Half a century later, the introduction of a UK nationwide lockdown on 23 March, as a result of the Covid-19 pandemic, solicited the same winks and nudges, even from Boris Johnson’s government. MP Nadine Dorries tweeted on 31 March: “As the minister responsible for maternity services, I’m just wondering how busy we’re going to be nine months from now.”

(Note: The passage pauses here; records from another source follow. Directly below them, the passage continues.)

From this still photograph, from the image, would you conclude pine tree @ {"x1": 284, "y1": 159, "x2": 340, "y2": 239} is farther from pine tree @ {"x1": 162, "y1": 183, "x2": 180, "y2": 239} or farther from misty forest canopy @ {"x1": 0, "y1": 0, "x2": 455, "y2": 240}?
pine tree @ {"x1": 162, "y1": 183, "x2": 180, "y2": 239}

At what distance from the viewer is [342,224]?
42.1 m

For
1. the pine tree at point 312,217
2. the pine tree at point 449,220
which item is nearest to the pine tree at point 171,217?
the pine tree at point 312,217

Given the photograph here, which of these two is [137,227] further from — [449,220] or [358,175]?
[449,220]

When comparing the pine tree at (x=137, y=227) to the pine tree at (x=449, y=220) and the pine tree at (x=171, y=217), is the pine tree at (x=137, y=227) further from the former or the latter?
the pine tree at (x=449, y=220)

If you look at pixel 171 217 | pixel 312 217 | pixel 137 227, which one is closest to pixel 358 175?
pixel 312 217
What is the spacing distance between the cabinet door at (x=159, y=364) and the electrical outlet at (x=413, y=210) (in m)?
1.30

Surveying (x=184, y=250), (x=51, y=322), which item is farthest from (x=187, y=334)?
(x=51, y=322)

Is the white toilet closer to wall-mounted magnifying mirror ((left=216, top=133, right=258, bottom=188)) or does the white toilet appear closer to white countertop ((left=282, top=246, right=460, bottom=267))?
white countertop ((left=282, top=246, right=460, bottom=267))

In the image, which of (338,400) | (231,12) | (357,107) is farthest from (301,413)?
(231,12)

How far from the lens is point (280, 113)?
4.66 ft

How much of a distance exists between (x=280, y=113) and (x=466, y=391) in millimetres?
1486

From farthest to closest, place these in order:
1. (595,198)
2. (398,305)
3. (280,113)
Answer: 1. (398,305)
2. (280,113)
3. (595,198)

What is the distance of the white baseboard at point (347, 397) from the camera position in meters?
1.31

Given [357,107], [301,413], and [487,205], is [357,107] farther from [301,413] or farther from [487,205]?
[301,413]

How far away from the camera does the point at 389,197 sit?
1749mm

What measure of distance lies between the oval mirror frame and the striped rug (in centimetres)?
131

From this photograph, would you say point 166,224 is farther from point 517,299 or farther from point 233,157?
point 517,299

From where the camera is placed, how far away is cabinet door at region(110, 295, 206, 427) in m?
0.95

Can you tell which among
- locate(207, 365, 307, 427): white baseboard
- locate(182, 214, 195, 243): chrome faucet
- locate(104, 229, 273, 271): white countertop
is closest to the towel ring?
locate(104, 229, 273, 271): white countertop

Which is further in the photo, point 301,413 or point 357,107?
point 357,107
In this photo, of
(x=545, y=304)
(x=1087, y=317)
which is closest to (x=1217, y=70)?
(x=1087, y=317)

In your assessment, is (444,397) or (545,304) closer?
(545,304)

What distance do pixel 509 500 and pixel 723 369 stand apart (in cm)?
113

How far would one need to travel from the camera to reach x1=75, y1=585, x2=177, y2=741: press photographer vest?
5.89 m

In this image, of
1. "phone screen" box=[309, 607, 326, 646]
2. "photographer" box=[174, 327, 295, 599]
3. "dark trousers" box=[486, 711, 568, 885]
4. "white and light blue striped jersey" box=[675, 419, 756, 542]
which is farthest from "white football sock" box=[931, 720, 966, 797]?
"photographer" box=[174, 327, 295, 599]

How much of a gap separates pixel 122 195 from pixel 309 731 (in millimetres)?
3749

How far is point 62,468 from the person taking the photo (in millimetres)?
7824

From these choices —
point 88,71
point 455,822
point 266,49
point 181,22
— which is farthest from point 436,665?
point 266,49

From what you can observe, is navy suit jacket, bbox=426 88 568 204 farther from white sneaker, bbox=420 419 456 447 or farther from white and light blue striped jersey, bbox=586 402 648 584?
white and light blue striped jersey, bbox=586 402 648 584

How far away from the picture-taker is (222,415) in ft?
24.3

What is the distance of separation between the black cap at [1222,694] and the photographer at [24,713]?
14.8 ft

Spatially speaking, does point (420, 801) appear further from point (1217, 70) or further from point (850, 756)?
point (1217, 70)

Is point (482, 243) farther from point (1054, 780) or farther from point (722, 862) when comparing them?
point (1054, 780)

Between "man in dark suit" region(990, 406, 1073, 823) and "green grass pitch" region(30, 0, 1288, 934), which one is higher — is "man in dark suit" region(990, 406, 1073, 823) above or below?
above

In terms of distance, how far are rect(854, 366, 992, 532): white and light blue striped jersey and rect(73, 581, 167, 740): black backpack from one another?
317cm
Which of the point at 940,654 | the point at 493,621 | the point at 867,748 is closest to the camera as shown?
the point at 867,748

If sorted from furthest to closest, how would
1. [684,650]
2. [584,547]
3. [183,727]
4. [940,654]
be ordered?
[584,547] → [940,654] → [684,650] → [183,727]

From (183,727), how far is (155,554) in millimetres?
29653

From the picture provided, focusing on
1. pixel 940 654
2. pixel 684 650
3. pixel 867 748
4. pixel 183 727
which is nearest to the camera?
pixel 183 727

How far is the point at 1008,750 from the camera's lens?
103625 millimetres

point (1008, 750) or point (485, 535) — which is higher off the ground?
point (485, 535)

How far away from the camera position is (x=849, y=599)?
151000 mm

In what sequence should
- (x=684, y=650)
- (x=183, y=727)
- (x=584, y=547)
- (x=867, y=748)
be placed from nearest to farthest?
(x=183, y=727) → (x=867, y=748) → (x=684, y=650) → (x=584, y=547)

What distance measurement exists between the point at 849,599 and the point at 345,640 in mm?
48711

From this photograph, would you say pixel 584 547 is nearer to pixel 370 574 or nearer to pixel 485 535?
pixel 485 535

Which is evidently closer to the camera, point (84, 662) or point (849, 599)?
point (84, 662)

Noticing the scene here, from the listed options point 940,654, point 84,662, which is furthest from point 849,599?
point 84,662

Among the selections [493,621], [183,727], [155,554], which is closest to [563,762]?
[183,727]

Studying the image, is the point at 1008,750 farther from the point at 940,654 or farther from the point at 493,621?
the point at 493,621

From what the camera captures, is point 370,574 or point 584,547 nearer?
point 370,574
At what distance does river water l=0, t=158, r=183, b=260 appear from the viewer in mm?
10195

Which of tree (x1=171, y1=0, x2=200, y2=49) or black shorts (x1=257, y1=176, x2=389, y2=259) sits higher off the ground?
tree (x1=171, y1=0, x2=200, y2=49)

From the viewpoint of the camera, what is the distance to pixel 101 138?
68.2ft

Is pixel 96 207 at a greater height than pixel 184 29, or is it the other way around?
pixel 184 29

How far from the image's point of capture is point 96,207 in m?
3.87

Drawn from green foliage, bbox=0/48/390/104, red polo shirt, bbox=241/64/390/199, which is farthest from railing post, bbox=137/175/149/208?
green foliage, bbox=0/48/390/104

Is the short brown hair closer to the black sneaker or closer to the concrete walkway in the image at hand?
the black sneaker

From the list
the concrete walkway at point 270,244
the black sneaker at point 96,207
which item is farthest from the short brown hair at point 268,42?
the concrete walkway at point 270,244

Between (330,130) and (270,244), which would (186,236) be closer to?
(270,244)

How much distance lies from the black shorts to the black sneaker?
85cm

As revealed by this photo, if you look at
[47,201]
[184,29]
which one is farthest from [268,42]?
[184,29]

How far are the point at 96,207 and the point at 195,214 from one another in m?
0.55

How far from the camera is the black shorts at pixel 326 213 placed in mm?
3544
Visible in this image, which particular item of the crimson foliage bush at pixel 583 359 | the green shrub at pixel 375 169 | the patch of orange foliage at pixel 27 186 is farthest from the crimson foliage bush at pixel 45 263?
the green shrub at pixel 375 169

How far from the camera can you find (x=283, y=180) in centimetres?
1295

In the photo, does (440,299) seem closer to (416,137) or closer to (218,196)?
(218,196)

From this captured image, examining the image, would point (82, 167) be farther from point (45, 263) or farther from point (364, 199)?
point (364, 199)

Countdown’s Rachel Riley similarly tweeted: “Pubs shut, football off, working from home...I predict we’ll know what a lot of you filled your time with nine months from now.” Even the Ukrainian President, Volodymyr Zelensky, said in a television address that his citizens should use the enforced time together to help fuel “Generation-C”. But far from a baby boom, there is mounting evidence that Covid-19 will instead see the baby bottom line go bust.